I say “highly unlikely” because if the Board found a taint on the facts before it in this case, it would find one always. As Justice Scalia expressed in his dissent in NLRB v. Curtin Matheson Scientific, Inc., 494 U.S. 775, 812, 110 S.Ct. 1542, 1562, 108 L.Ed.2d 801 (1990) (Scalia, J., dissenting), an “underlying question” cannot be “altered by characterizing factual probabilities as presumptions.” In the same case, Chief Justice Rehnquist, concurring, decried the Board’s refusal to allow an “employer to resort to ... commonsense assumptions,” in defending a good faith doubt about the continuance of majority support. Id. at 797, 110 S. Ct. at 1554 (Rehnquist, C.J., concurring). Also in that case, Justice Blackmun dissenting insisted that even in considering an agency’s use or nonuse of a presumption, a “reviewing court ... must ask whether the agency’s decision is the product of an adequate deliberative process and is consonant with other agency pronouncements in analogous areas.” Id. at 800, 110 S.Ct. at 1556 (Blackmun, J., dissenting).

In the present case, the Board’s use of the presumption that employees’ otherwise free choice is all but irrefutably tainted when an employer has even slightly refused to bargain does not meet the standards any of these separate Justices would apply to determine if the Board has “give[n] objectively reasonable probative effect to the reality” of the facts before it. Id. at 808, 110 S.Ct. at 1560 (Scalia, J., dissenting).

As the court today notes in discussing the imposition of the bargaining order, “employee ‘free choice’ ... is a core principle of the [National Labor Relations] Act.” Maj. Op. at 11 (citing Skyline Distribs. v. NLRB, 99 F.3d 403, 411 (D.C.Cir.1996)). However, in cases like the present one, the Board, in the face of that core principle, presumes that the employees are incapable of exercising their core right because they might have been deceived as to the union’s strength by the employers’ apparent willingness to challenge the union.
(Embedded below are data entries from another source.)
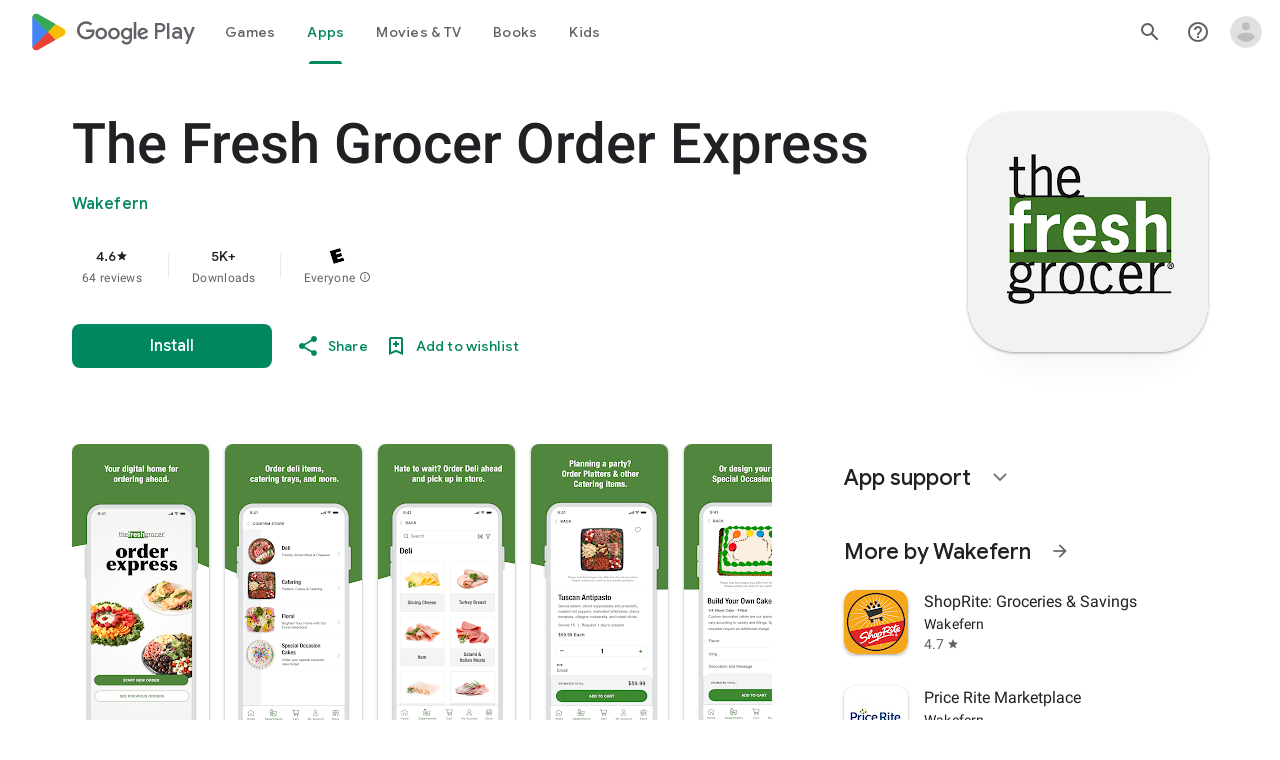

--- FILE ---
content_type: text/plain; charset=utf-8
request_url: https://play.google.com/play/log?format=json&authuser&proto_v2=true
body_size: -435
content:
["900000","1769232188535"]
If that is the case, and a union is worth having, then why couldn’t the unions so inform the employees out of it? To presume that, employees are such fools and sheep that they have lost all power of free choice based on the acts of their employer, bespeaks the same sort of elitist Big Broth-erism that underlies the imposition of the invalid bargaining order in this ease. Consider anew the facts before us. In 1990, 85.7 percent of the employees of the bargaining unit signed a petition asking for a chance to exercise their free choice. Seven years later, those employees still have not had the election they sought because the Board presumes that the employers’ refusal for a few *1464days to bargain with the Union thoroughly fooled those poor deluded employees to such a point that neither the Union nor anyone else could possibly educate them of the truth known only to their Big Brother, the Labor Board.
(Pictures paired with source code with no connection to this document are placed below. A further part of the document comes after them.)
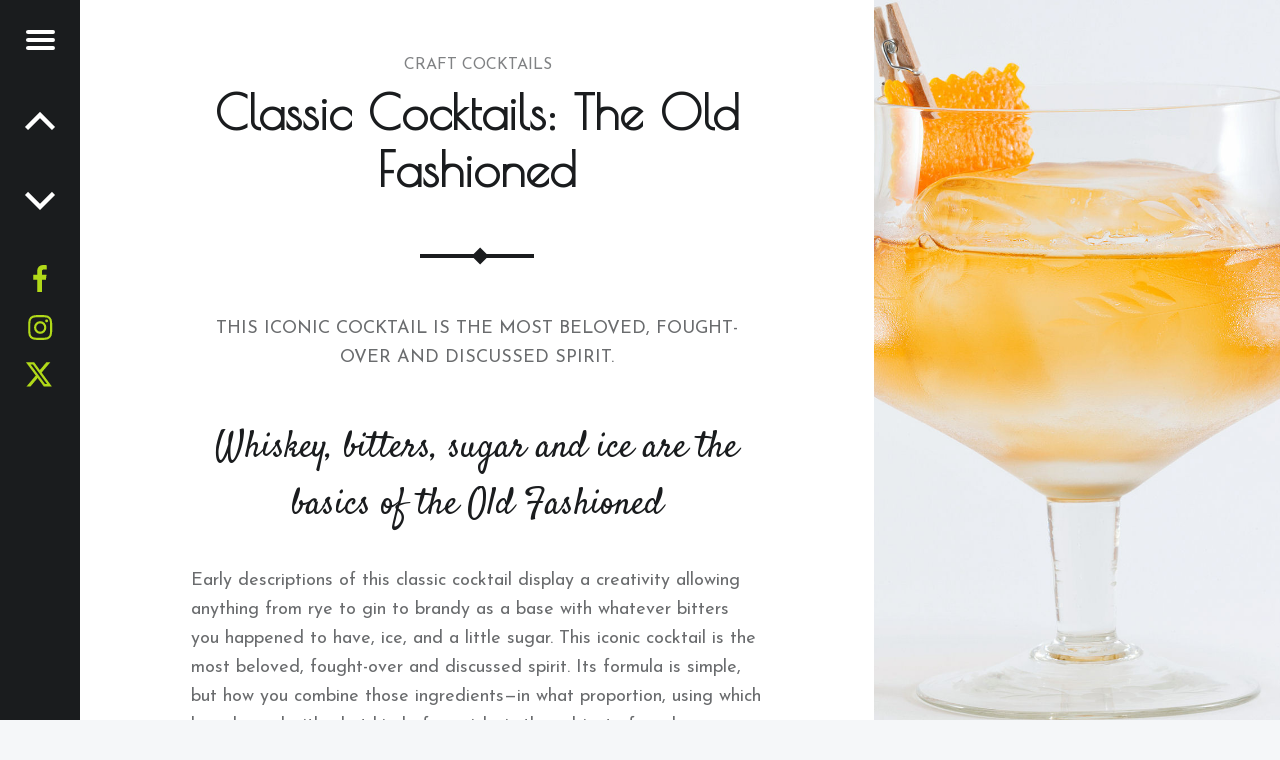

--- FILE ---
content_type: text/css
request_url: https://spiritedsouthflorida.com/wp-content/themes/spirited-south-florida/css/spirited-south-florida-style.css?ver=1.0.0
body_size: 1867
content:
/**
 * Q BRANCH COMMENT
 * Contents reflect the organization of Receptar's style.css
 * 
 * CONTENT:
 *
 *   1. Font icons basics
 *   2. Core styles
 *   3. Typography
 *   4. WordPress styles
 *   5. Forms
 *   6. Headings
 *   7. Site header
 *   8. Site content
 *   9. Comments
 *  10. Sidebar and widgets
 *  11. Site footer
 * 100. Plugins integration
 * 200. Responsive styles
 */




/**
 * 3. Typography
 */

	/**
	 * Base
	 */

		/*html { font-family: 'Abel', 'Helvetica Neue', Helvetica, Arial, sans-serif; }*/
		html { font-family: 'Josefin Sans', 'Helvetica Neue', Helvetica, Arial, sans-serif; }

		.entry-category { font-family: 'Josefin Sans', 'Helvetica Neue', Helvetica, Arial, sans-serif; }
        
		h1, h2, h3, h4, h5, h6,
		.h1, .h2, .h3, .h4, .h5, .h6,
		.entry-title .entry-edit { font-family: 'Poiret One', 'Helvetica Neue', Helvetica, Arial, sans-serif; }

		h1, .h1,
		blockquote { font-family: 'Poiret One', 'Helvetica Neue', Helvetica, Arial, sans-serif; }
        
        /*p { font-family: 'Josefin Sans', 'Helvetica Neue', Helvetica, Arial, sans-serif; }*/
        
        
	/**
	 * Font sizes
	 */

		/**
		 * Basic font size setup
		 */

			html { font-size: 100%; }



		/**
		 * Relative font sizes:
		 */

			/* Relative to root */
            
                .entry-content {
                    font-size: 1.125em;
                }


			/* Relative to container */
            
            
        .menu {
            font-size: 1.6em;
        }
        
        .social-links {
            font-size: 1.8em;
        }

h1 {
	max-width: 100%;
}

.site-long-description h2 {
	color: #FFFFFF;
	font-size: 1.2rem;
    font-weight: 300;
	text-transform: uppercase;
	margin: .7rem 0 0;	
}

/* .single-post .site-long-description, */
.is-singular .site-long-description,
.secondary .site-long-description {
	display: none;
}

.site-banner-header {
	/*New*/
	height: 100%;
	top: 0;
	padding-top: 13rem;
	/* background-image: linear-gradient( rgba(0,0,0,0.8), rgba(0,0,0,0) ); */
}

/*New*/

.site-header::before {
	background-image: linear-gradient( rgba(0,0,0,0.8), rgba(0,0,0,0) );
	background-color: rgba(0, 0, 0, 0);
	opacity: 1;
}

.site-banner h1 {
	display: none;
}

.site-description {
	font-weight: 400;
}

.secondary .site-description {
	clip: auto;
	width: auto;
	height: auto;
}

.site-long-description h2,
.site-description {
    font-family: 'Josefin Sans', 'Helvetica Neue', Helvetica, Arial, sans-serif; 
}

.secondary-controls .social-links {
    color: #b1d919;
}

.site-header > .site-branding img {
    max-height: 10rem;
}

.secondary .site-branding img {
    max-height: none;
}

.link-more a {
    margin-top: 1.25rem;
}

.link-more a:hover {
    /* color: #ffffff; */
    text-decoration: none;
}

/* Fat inset border on Article hover */
/*.posts .hentry:hover:after {
    -webkit-box-shadow: inset 0 0 0 1.62rem rgba(0,0,0, .2);
            box-shadow: inset 0 0 0 1.62rem rgba(0,0,0, .2);
}*/

.no-margin {
	margin-bottom: 0;
}

.single .entry-summary,
.entry-summary.has-more-tag {
    text-align: center;
}

/*Content max height in post list*/
.entry-inner-content {
    max-height: 85%;
}

.posts .entry-header {
    padding: 0 0 2.5rem;
    margin-bottom: 0rem;
}

.posts .entry-content {
    margin-top: 2.5rem;
}

/*Don't break the layout if the image isn't the proper 'doubled thumbnail' size*/
.posts .entry-media {
	overflow: hidden;
	padding-bottom: 66.666%;
}

.posts .post-thumbnail {
	position: absolute;
	width: 50%;
}

.posts .entry-inner p {
    margin-bottom: 1.25rem;
}

.posts .entry-inner::after {
    background-color: #ef3727;
}

/*Move the masthead from the left side to the right side on single posts*/
/*.is-singular .site-header {
    width: 50%;
    right: inherit;
}*/

/* Added to fix the broken Jetpack infinite scroll after .posts is changed to display:flex; in the theme update from v1.3.6 to v1.6 */
.infinite-wrap {
	width: 100%;
}


/* Single Post Pages */

.is-singular:not(.home) .site-header > .site-branding {
   /* display: none;*/
}

/*Hide meta area above single post content*/
.single .entry-meta.entry-meta-bottom {
    display: none;
}

.is-singular .entry-media {
	background-position: top center;
}

.is-singular .post-excerpt {
    display: none;
}

.is-singular .site-content {
    padding: 3.62rem 0;    
}

.is-singular .entry-header .entry-title::after {
    bottom: -3px;
}

.is-singular .entry-header {
    margin-bottom: 3.62rem;
}

.is-singular .entry-content h2,
.is-singular .entry-content h4 {
    font-family: 'Satisfy';
    font-weight: 400;
    /* font-size: 1.444em; */
    font-size: 2em;
    line-height: 1.6;
    text-transform: none;
    text-align: center;
    margin-top: 3rem;
    margin-bottom: 2rem;
}

.is-singular .entry-content h4 {
	font-size: 1.4em;
	text-align: left;
	margin-top: 3rem;
    margin-bottom: .75rem;
}


/**
 * 100. Plugins integration
 */

 .site .contact-form label {
	width: 100%;
 }

.site .contact-form input[type="submit"] {
	width: 100%;
}


/**
 * 200. Responsive styles
 *
 * Responsive breakpoints set up according to http://www.browserstack.com/responsive
 */

/**
* 1800px min
*/
@media only screen and (min-width: 1800px) {
	.posts .entry {
		width: 50%;
	}
}

/**
* 1600px min
*/
@media only screen and (min-width: 1600px) {



} /* /(min-width: 1600px) */



/**
* 1401px min
*/
@media only screen and (min-width: 1401px) {

	/**
		* Site content
		*/

		/*.is-singular .site-content {
			padding: 13.62rem 0;    
		}*/

} /* /(min-width: 1401px) */


/**
* 960px
*/
@media only screen and (max-width: 960px) {

	/**
		* 
		*/
	
	.site-banner {
		display: none;
	}
	
	.site-header {
		text-align: center;
	}
	
	.is-singular:not(.home) .entry-media {
		max-height: 640px;				
	}

} /* /(max-width: 960px) */

@media only screen and (min-width: 961px) {
	
	/*New*/
	.admin-bar .site-header,
	.admin-bar.is-singular .site-header {
		top: 0;
	}

	.site-header {
		position: absolute;
	}

	.site-header > .site-branding img {
		margin: 2rem 0 .7rem;
	}

	/**
		* Site Logo
		*/

	.is-singular:not(.home) .site-header > .site-branding {
		display: none;
	}

} /* /(min-width: 960px) */

/**
* 710px
*/
@media only screen and (max-width: 710px) {
	
	.site-long-description {
		display: none;
	}

} /* /(max-width: 710px) */

/**
* 680px
*/
@media only screen and (max-width: 680px) {

	/* Added to fix post thumbnail positioning below 680px after theme update from v1.3.6 to v1.6 */
	.posts .post-thumbnail {
		width: 100%;
	}

	/* Added to fix post thumbnail positioning below 680px after theme update from v1.3.6 to v1.6 */
	.site .posts .entry .entry-media img {
		/* left: 0;
		top: 0;
		transform: translateX(0) translateY(0); */
		transform: translateX(-50%) translateY(0);
	}

	.entry-inner-content {
		padding-top: 4rem;
	}
}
Consider for a moment a hypothetical world in which the supporters of a congressional candidate engage in illegal expenditures the day before an election. Their candidate ousts the incumbent by a few votes. Conceivably some hypothetical federal commission might, acting by delegation of Congress, someday have the power to set aside such an election. It is inconceivable that the people of the United States would tolerate empowering that commission to at the same time impose upon them the continuing services of the incumbent congressman for the next three and one-half congressional terms without a further election because of the presumed “taint” arising from the illegal expenditures. And yet, the Board feels perfectly righteous in so disenfranchising the employees in this case for the simple reason that they are employees. That is, the Board apparently has reasoned that the working class is composed of individuals not competent to determine their own best interest or even to know their own minds. I cannot in good conscience nor in obedience to my understanding of the role of a reviewing court support such administrative arrogance.